Sans aucun doute, c’est même une partie fondamentale de leur profession.
Le parent que l’on transforme en parent d’élève est affectivement et psychologiquement encore une partie de l’enfant auquel s’adressent les enseignants. Il n’est pas propriétaire d’un objet mais il est encore partie de l’enfant dont il ne sera complètement séparé qu’une fois l’état d’adulte atteint. Beaucoup de parents sont eux-mêmes touchés dans leur chair lorsque leur enfant est sanctionné ou malmené, ou s’enorgueillissent de leurs réussites. Il est un fait qui ne peut plus être ignoré : l’élève est un enfant qui a des parents !
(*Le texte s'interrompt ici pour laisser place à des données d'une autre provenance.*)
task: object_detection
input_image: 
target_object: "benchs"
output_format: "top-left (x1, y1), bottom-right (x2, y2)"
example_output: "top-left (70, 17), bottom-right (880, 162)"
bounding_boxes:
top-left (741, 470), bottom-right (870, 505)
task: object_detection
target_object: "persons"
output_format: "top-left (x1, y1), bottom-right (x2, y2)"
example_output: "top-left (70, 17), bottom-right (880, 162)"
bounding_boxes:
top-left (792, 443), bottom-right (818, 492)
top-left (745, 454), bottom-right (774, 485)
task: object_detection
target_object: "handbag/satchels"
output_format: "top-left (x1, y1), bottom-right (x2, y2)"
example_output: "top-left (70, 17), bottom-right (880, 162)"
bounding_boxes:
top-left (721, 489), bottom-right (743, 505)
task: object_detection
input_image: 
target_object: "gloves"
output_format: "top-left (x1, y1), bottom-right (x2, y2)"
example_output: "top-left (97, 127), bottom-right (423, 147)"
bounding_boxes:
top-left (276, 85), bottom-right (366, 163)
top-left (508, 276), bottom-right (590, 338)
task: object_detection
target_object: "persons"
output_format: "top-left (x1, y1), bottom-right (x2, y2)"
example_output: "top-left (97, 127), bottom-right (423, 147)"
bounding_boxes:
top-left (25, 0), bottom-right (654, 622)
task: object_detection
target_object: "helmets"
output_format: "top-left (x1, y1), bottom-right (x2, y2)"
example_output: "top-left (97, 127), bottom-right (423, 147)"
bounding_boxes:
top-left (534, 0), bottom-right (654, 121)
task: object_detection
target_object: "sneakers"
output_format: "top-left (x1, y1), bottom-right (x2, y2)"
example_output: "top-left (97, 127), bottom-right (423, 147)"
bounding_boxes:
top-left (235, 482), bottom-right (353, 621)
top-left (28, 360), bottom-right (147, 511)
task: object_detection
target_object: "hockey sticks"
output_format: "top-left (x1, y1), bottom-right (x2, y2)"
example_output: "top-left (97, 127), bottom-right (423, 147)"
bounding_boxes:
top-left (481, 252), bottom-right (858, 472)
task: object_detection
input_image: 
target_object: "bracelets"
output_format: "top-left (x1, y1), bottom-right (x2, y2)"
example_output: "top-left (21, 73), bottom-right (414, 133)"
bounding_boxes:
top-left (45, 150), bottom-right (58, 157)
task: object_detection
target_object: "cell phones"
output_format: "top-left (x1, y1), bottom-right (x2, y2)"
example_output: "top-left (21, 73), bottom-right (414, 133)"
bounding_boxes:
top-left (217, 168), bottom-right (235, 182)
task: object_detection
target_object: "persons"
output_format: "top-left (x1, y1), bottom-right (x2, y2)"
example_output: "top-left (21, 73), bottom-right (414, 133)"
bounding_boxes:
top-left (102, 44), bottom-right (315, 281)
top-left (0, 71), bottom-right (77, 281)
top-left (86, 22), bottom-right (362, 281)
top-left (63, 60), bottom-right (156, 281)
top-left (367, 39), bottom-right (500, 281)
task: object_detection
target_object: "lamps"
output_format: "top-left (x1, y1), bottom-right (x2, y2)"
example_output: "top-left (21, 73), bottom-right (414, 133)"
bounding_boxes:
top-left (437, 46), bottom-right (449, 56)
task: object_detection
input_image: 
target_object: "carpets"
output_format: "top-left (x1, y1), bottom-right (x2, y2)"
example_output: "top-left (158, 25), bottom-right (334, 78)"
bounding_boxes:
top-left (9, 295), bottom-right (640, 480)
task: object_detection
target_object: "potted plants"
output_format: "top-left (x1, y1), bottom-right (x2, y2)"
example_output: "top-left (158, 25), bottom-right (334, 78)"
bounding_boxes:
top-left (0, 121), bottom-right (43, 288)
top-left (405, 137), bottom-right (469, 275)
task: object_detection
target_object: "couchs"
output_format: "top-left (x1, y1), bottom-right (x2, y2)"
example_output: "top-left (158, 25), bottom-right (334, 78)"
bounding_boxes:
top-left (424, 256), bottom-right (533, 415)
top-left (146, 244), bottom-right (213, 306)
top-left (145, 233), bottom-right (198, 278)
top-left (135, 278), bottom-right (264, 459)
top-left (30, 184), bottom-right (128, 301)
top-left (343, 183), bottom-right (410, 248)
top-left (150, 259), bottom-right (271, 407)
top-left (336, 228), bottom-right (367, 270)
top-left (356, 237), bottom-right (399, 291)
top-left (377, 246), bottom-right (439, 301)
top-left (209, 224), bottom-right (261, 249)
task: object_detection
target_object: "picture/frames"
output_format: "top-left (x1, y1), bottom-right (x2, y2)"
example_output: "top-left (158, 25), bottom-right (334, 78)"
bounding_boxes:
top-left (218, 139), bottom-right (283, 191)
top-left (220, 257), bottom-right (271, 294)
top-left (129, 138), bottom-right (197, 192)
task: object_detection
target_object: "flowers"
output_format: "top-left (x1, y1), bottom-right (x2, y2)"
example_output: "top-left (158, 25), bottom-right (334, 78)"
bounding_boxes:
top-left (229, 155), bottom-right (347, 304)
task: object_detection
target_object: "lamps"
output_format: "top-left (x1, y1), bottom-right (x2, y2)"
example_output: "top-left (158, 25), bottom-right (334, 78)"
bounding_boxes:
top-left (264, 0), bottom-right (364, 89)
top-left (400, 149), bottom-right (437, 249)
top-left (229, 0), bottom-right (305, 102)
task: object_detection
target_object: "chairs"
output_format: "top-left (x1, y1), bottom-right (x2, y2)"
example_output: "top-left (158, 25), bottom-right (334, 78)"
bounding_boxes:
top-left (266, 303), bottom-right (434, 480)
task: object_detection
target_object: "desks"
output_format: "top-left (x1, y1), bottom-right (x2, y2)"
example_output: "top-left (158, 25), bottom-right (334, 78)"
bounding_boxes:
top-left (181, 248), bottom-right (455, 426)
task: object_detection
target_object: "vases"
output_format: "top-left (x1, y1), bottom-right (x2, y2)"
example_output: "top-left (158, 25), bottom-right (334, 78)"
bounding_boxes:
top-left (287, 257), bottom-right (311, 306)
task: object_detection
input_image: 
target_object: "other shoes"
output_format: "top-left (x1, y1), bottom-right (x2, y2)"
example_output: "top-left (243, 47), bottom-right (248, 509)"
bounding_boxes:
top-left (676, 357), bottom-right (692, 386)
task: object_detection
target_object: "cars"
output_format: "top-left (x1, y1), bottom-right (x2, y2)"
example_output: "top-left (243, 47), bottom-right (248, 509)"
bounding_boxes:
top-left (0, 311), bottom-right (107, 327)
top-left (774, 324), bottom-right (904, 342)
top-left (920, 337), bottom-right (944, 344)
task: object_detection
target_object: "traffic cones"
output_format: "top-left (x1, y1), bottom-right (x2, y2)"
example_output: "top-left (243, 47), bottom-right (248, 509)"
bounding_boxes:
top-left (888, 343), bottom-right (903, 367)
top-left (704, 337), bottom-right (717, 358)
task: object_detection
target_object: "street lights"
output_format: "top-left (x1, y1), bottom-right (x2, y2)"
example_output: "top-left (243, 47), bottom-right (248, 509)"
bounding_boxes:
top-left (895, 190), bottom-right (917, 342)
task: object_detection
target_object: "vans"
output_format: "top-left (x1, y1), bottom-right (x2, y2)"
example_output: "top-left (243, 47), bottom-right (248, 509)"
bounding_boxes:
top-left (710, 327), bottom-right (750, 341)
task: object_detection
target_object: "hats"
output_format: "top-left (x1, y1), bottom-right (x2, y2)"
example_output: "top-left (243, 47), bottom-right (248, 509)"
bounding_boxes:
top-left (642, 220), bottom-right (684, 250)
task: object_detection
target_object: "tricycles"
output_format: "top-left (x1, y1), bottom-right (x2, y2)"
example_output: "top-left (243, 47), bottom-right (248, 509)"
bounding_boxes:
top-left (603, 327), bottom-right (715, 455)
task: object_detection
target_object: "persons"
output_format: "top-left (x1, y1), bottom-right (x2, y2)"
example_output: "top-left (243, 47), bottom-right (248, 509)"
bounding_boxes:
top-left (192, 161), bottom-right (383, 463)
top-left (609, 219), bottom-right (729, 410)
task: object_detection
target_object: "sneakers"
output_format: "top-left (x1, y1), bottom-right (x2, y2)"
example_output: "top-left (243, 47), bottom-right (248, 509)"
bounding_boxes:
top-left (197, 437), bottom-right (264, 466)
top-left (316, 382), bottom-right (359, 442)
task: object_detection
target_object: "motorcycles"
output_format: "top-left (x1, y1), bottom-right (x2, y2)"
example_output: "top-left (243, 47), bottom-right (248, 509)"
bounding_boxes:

Cette communication qui doit être instaurée est beaucoup plus large et complexe que ce qu’on en entend généralement. D’abord parce qu’il n’y a pas communication s’il n’y a pas interaction, ce qui demande réciprocité et liberté dans l’expression. Or notre société dite de communication est devenue de moins en moins… communicante. Il va s’agir pour les enseignants de libérer cette expression (tout en l’acceptant), permettre aux parents d’oser ! Par exemple il va leur falloir demander, provoquer et accepter la critique. Il faut que celle-ci ne soit plus considérée comme un désaveu mais comme un élément essentiel de discussion dans la recherche de l’amélioration ou de la transformation des pratiques, dans la recherche d’un consensus et non pas d’un compromis. Il y a des techniques pour cela qui s’apprennent. Ce qui manque, ce sont souvent les lieux et temps pour le faire, mais rien n’empêche de les instaurer. Dans mon école, il y avait une ou deux rencontres par mois, et tout le monde était présent : la vraie communication induit aussi l’élimination des tensions lorsque chacun est reconnu et respecté.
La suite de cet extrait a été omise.